Clean battery install... need ideas.

From what I remember it had a very healthy engine so he had it covered. It does appear to add a bit though. I'd have to cover the tire like the battery to keep that tire smell out of the car.
 
This is how i mounted mine...in the spare tire well...0 gauge wire is for cranking only...8ga wire with fusible link for charging...

So you ran two different wires?

I figured with a rear battery you would run a 92-93 starter and just have one 0 gauge from battery to starter and run the alt to the starter.
 
IIRC its a taylor box...i custom mounted it in the spare wheel well so it sits level.

As far as the wiring yes i run two wires...i spoke with a number of people regarding a safe way to install the battery in the back. If you run a 0 ga wire alone its hot all the time and if it becomes damaged through time or in an accident has the potential to cause serious issues. We came up with running the 0 ga thats hot only while cranking and then running a smaller 8ga with a fusible link for charging.

I have my whole wiring diagram somewhere i just have to see if i can find it. I did this a couple years ago when i redid all the harnesses.
 
Quick question for those following this thread. I’ve put the 4 post junction inside my fender and eleminated the fender mounted starter relay (solenoid). I was originally running my positive battery cable to the block, then was going to go from the junction block to the starter. Aside from what I’ve drawn, all other connections that were on the positive side of solenoid are now on junction block. Here’s what I was going to do.
7B547847-048D-4905-BB30-4015FDAA9138.webp


As I looked at what I was doing I was thinking .... can I just go right to the starter with the 4guage, and then just run a 10 gauge to power the junction block? Rather than the 4 gauge into the inner fender, then back out.
Something like this and thanks for the help. I feel like it would be fine and maybe just over thinking it.

4F3A0035-E546-4029-BD3D-90C80EB502CA.webp
 
I don't think 10G wire is big enough to handle the load of all the other electrical systems. The exterior lights alone draw over 20 amps. Now factor in HVAC, windows, defrost, or anything else potentially running through the 10G. wire. I'd keep the original plan personally

@Blown88GT what's the rating for 10g wire for DC?
 
I don't think 10G wire is big enough to handle the load of all the other electrical systems. The exterior lights alone draw over 20 amps. Now factor in HVAC, windows, defrost, or anything else potentially running through the 10G. wire. I'd keep the original plan personally

@Blown88GT what's the rating for 10g wire for DC?


My other concern was all the current running through that block while the starter is cranking. It’s rated at 250amps, but I felt that part of the re-engineering was safer to go straight to the starter.
I guess I’ll wait to see what @Blown88GT says as well.
 
IIRC its a taylor box...i custom mounted it in the spare wheel well so it sits level.
As far as the wiring yes i run two wires...i spoke with a number of people regarding a safe way to install the battery in the back.

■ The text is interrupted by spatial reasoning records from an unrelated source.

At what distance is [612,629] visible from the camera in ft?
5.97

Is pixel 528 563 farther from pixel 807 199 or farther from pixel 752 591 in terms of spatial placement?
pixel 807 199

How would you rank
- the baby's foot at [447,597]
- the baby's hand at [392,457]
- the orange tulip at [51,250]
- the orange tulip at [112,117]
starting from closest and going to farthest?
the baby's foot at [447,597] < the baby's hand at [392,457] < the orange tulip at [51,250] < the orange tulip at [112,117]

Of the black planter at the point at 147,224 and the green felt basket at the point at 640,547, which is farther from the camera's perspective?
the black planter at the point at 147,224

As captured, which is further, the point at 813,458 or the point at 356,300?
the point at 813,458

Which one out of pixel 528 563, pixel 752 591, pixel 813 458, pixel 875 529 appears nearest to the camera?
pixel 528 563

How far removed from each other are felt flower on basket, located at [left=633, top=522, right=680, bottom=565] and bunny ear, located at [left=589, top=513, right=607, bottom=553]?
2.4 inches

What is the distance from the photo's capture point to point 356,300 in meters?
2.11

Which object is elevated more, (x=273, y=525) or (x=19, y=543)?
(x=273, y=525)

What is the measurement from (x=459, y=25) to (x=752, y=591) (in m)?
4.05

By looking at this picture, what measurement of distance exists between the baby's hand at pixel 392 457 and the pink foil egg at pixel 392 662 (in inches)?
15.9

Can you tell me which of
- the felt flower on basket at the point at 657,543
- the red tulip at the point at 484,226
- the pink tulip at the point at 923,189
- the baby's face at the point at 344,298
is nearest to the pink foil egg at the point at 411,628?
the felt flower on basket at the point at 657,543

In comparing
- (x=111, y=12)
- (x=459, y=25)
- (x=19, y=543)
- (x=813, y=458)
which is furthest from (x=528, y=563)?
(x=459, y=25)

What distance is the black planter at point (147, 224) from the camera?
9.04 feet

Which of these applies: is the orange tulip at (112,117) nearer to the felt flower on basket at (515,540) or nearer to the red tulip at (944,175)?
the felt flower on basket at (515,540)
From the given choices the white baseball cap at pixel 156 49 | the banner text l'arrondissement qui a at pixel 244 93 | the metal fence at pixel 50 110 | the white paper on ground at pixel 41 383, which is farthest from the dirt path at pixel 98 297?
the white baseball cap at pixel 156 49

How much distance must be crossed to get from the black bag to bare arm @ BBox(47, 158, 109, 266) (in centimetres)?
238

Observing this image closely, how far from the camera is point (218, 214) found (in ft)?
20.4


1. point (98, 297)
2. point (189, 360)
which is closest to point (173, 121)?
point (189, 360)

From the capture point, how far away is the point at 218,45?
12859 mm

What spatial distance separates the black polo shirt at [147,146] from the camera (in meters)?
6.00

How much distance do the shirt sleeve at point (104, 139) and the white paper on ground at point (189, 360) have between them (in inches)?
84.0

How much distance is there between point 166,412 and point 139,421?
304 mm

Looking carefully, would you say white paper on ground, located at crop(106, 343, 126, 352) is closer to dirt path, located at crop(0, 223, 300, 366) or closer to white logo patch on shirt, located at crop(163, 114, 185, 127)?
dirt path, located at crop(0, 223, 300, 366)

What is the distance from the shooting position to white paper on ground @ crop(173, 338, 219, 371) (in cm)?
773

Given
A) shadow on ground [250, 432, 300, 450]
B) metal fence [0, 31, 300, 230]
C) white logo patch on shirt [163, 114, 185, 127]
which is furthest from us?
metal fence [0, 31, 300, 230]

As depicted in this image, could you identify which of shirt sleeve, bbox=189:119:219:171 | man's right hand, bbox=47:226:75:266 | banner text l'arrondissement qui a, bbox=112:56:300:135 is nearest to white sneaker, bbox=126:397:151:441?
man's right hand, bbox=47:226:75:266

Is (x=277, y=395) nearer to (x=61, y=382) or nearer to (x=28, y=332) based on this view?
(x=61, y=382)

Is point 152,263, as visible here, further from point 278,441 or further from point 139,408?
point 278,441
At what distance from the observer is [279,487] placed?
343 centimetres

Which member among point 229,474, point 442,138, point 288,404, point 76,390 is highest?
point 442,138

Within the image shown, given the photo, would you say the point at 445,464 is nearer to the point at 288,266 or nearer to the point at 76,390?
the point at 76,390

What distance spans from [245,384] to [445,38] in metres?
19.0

If you run a 0 ga wire alone its hot all the time and if it becomes damaged through time or in an accident has the potential to cause serious issues. We came up with running the 0 ga thats hot only while cranking and then running a smaller 8ga with a fusible link for charging.

Very nice install killer5.0

I have my whole wiring diagram somewhere i just have to see if i can find it. I did this a couple years ago when i redid all the harnesses.

I like the way your battery is wired. Must have a starter relay in the back so the big wire only goes to the starter. That's the safest way to do it. For racing you have to run an alternator wire to the cut off switch in the rear also.....along with the alternator charge wire.
 
I like visuals, so just making sure we are on the same page. Same lug of the 4 post block like this, correct?
2E874592-32F4-4F30-89B4-E6337AEFB901.webp

Are you keeping the battery in stock location? Whats the purpose of eliminating the starter relay? If u just want to do a wire tuck you can put the starter relay in the fender and tie everything to it like in the original configuration...thats how i originally did it when i first did my wire tuck
 
I like the way your battery is wired. Must have a starter relay in the back so the big wire only goes to the starter. That's the safest way to do it. For racing you have to run an alternator wire to the cut off switch in the rear also.....along with the alternator charge wire.

Yes i have the relay in the back...0 ga to starter (hot only when cranking) 8ga with fusible link to distribution block in drivers fender to feed up front power...

Battery wiring was designed for the safest street application as i dont plan to race or install a cutoff switch.